Opener, keeper, and Manilla local Abel Carney was the one that facilitated the coup, what is a pretty big one for the Bulls.
It's not everyday you score a former Australian under-19s player.
In 2015, Taylor was part of the squad that toured England, playing alongside the likes of Jhye Richardson, Will Pucovski, Matt Renshaw and Jake Doran.
At the time Cricket Australia National Talent Manager Greg Chappell was quoted as saying he saw similarities between Taylor and New Zealand great Daniel Vettori.
He also played a bit of state Second XI cricket for the ACT Comets and has for the last four seasons been plying his trade with Bankstown in the Sydney first grade competition.
For a couple of those he actually lived in Sydney, moving up there to pursue cricket.
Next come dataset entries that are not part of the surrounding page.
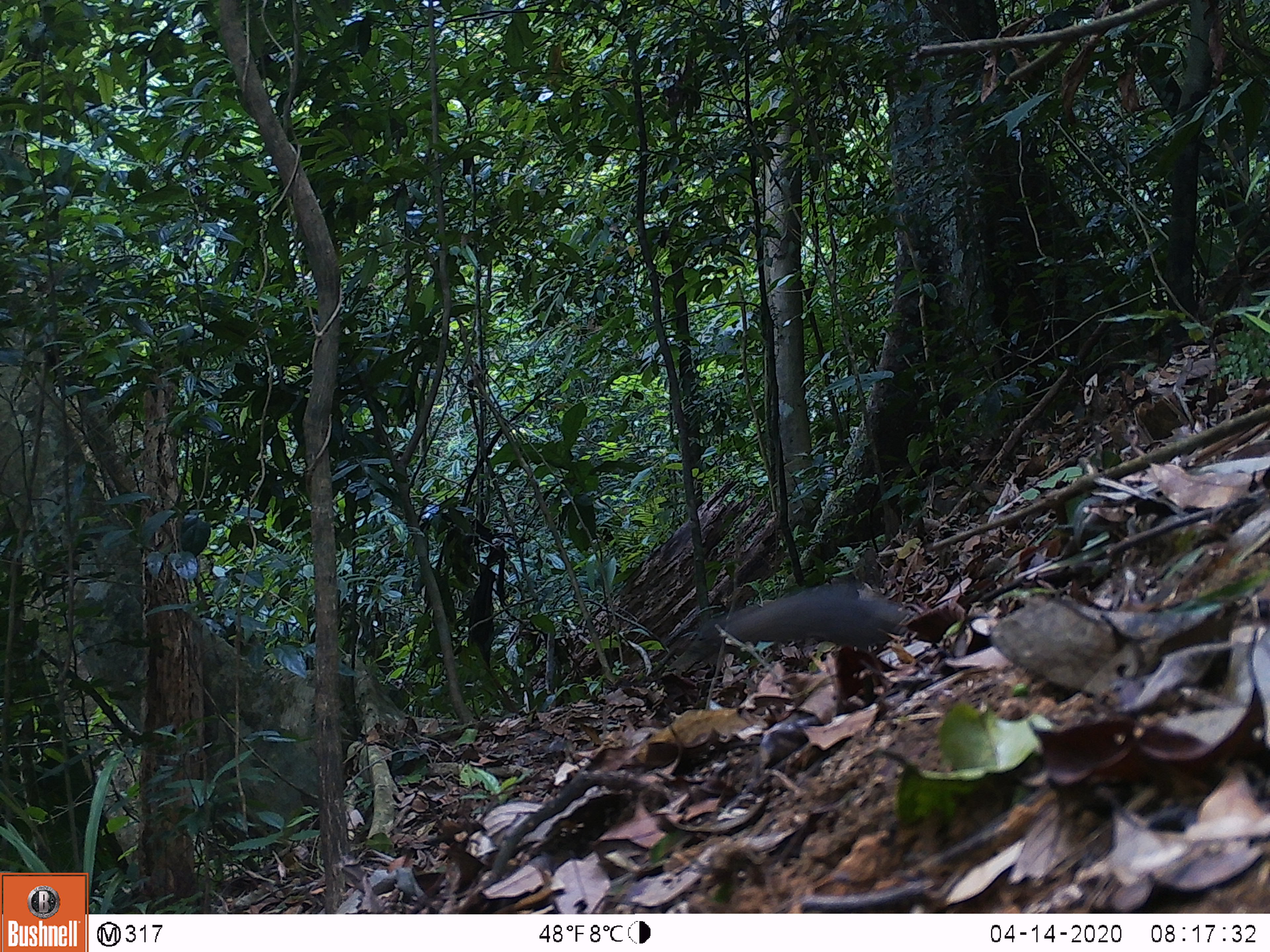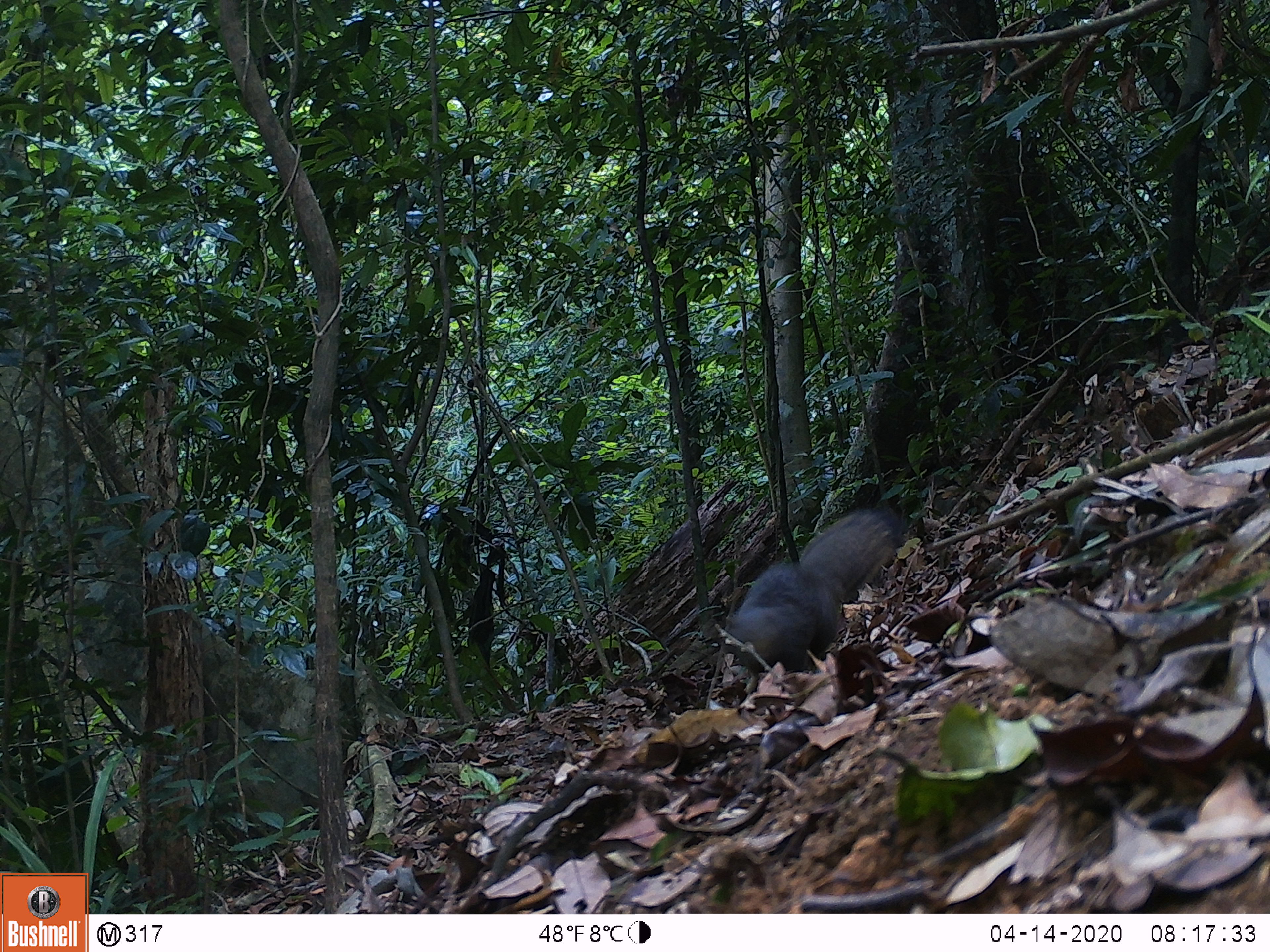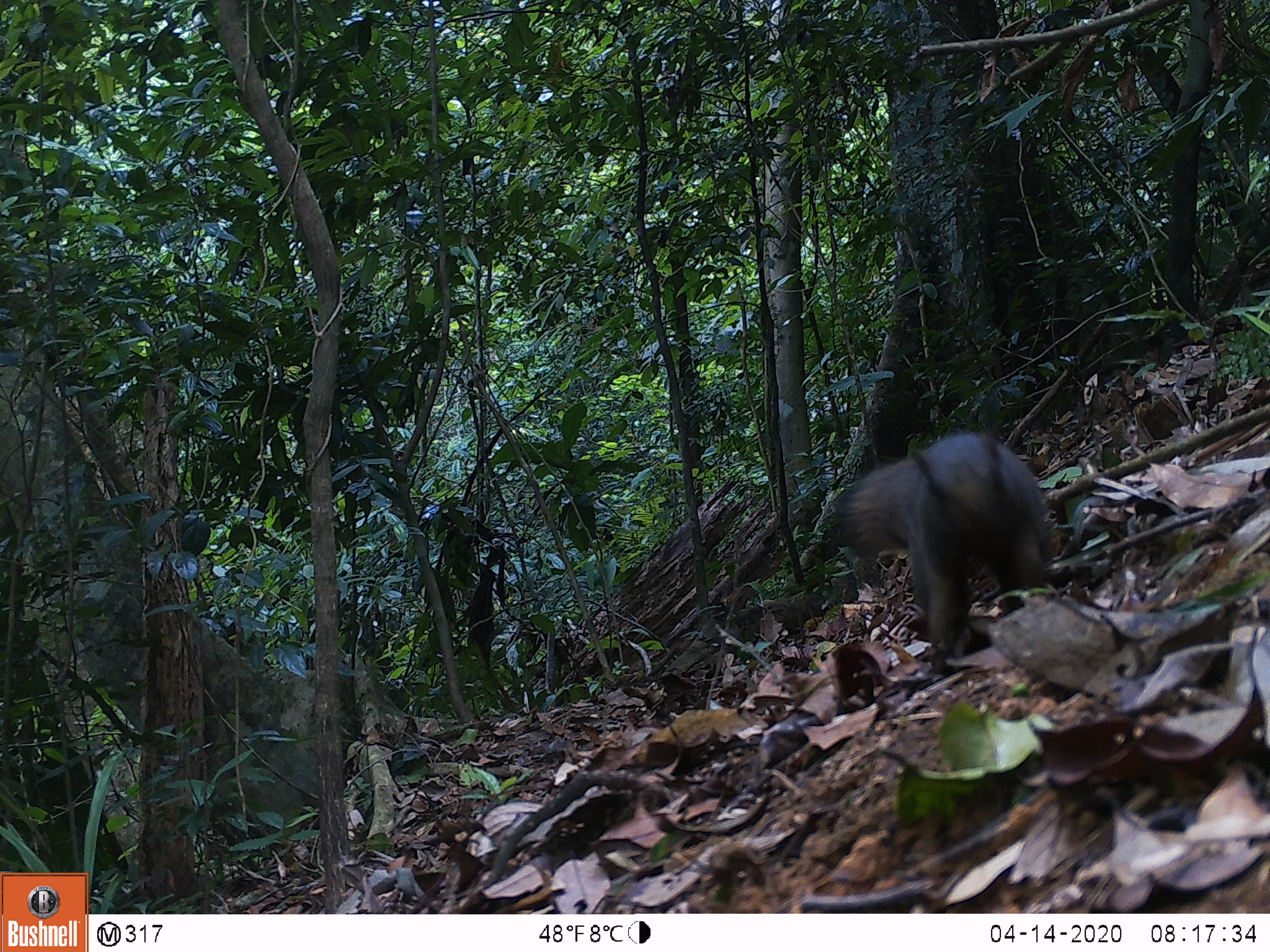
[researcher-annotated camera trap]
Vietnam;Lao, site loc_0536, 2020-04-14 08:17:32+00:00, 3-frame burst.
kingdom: Animalia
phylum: Chordata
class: Mammalia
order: Rodentia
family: Sciuridae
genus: Callosciurus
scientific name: Callosciurus erythraeus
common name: pallas's squirrel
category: pallass squirrel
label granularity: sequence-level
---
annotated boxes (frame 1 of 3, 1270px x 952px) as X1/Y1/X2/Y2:
pallass squirrel: 699/583/907/653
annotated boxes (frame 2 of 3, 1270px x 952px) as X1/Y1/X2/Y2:
pallass squirrel: 719/507/900/673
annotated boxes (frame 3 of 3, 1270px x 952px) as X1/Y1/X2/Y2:
pallass squirrel: 828/428/1054/665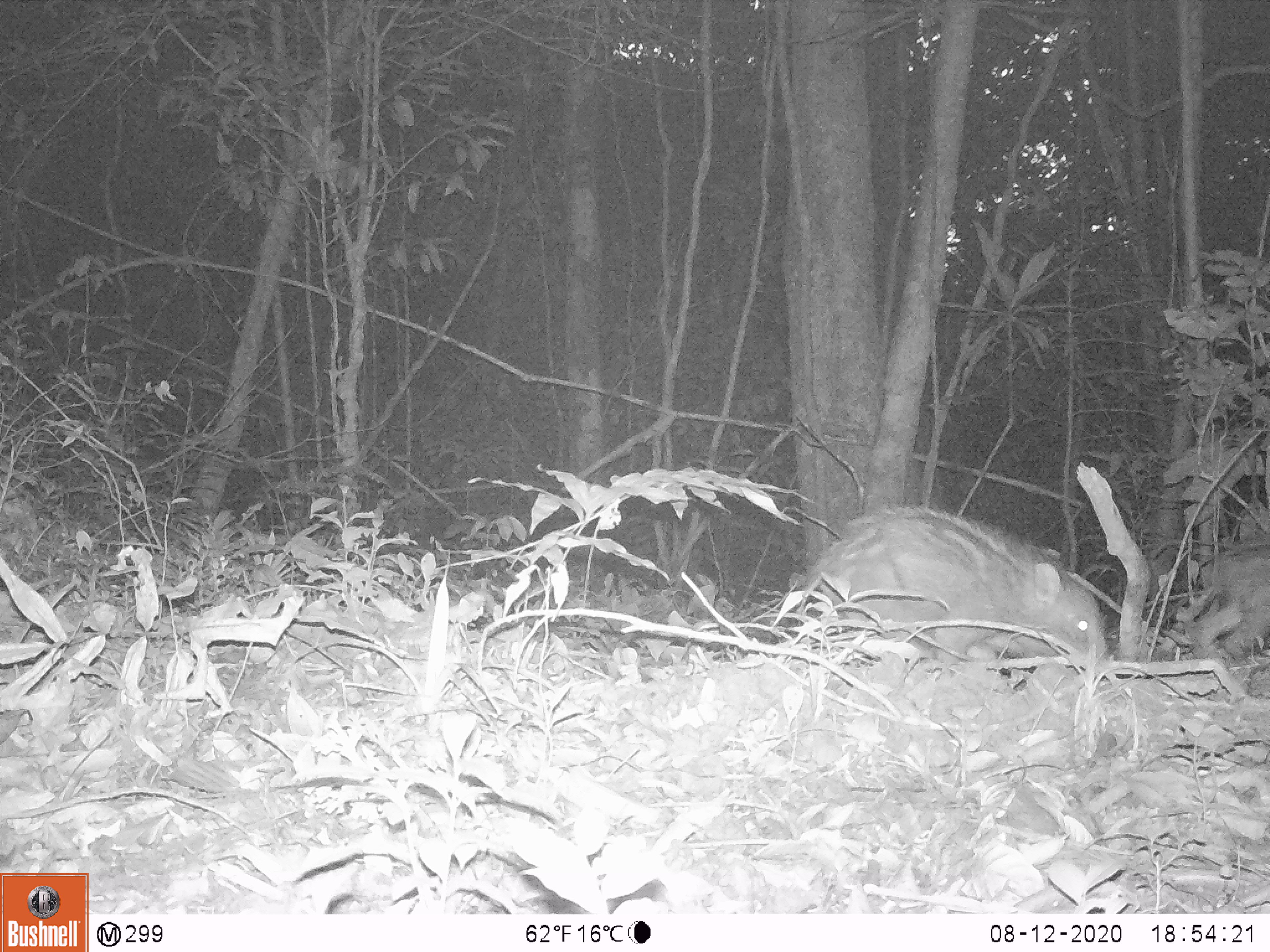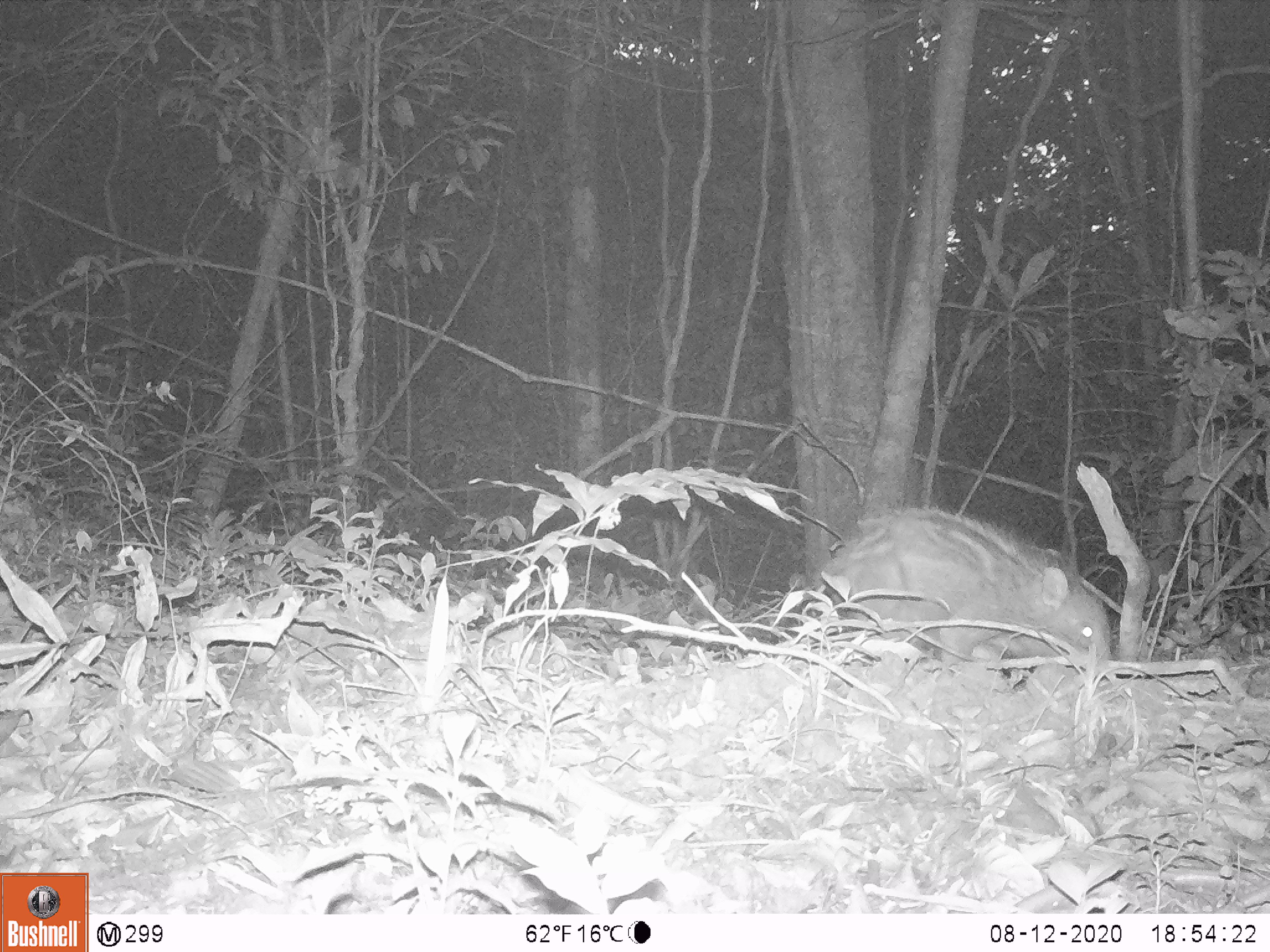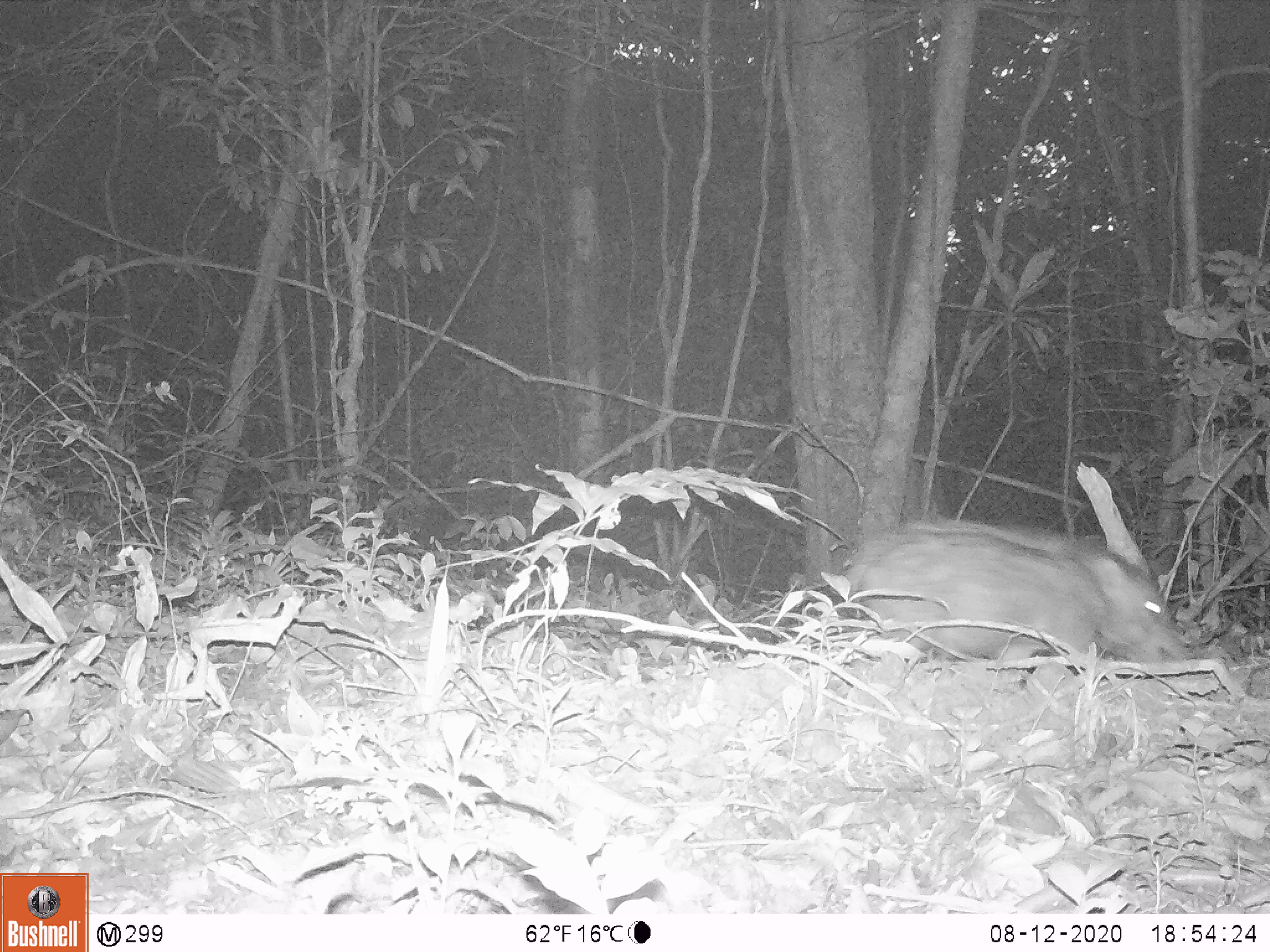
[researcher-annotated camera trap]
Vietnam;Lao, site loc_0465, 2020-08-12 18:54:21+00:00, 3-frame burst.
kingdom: Animalia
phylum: Chordata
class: Mammalia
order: Artiodactyla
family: Suidae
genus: Sus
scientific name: Sus scrofa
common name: eurasian wild pig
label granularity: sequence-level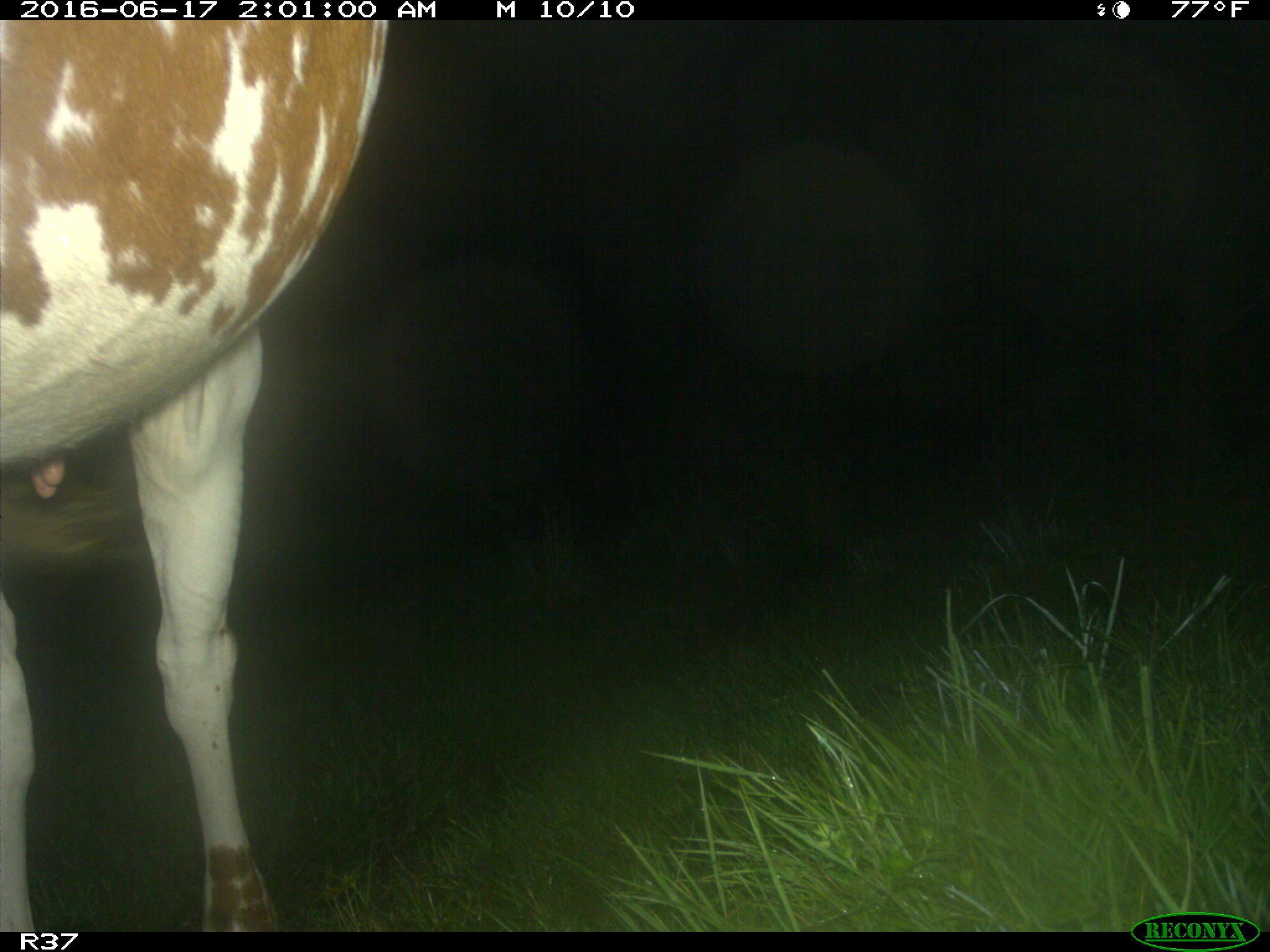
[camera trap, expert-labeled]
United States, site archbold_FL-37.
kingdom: Animalia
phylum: Chordata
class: Mammalia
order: Artiodactyla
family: Bovidae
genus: Bos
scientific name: Bos taurus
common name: domestic cow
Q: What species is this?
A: Bos taurus (domestic cow).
But the higher representative opportunities he was hoping for didn't materialise, and he got to the point where other things started to occupy more of his focus.
"I was sort of at a point where I was enjoying what I was doing for work (before coming up here he was working on a farm outside of Canberra), and I thought that was probably past me," Taylor said.
He continued: "I was at a point where I sort of wasn't prepared to devote that much time into it".
Now playing purely for the fun, he said is "content with not going to that next level".
The Bulls will be looking to build on their winning start to the new year against South Tamworth on Saturday, in what will now be a 40-over game at Riverside 1.
Elsewhere Old Boys play City United at No.1 Oval and West Tamworth and North Tamworth do battle at Riverside 2.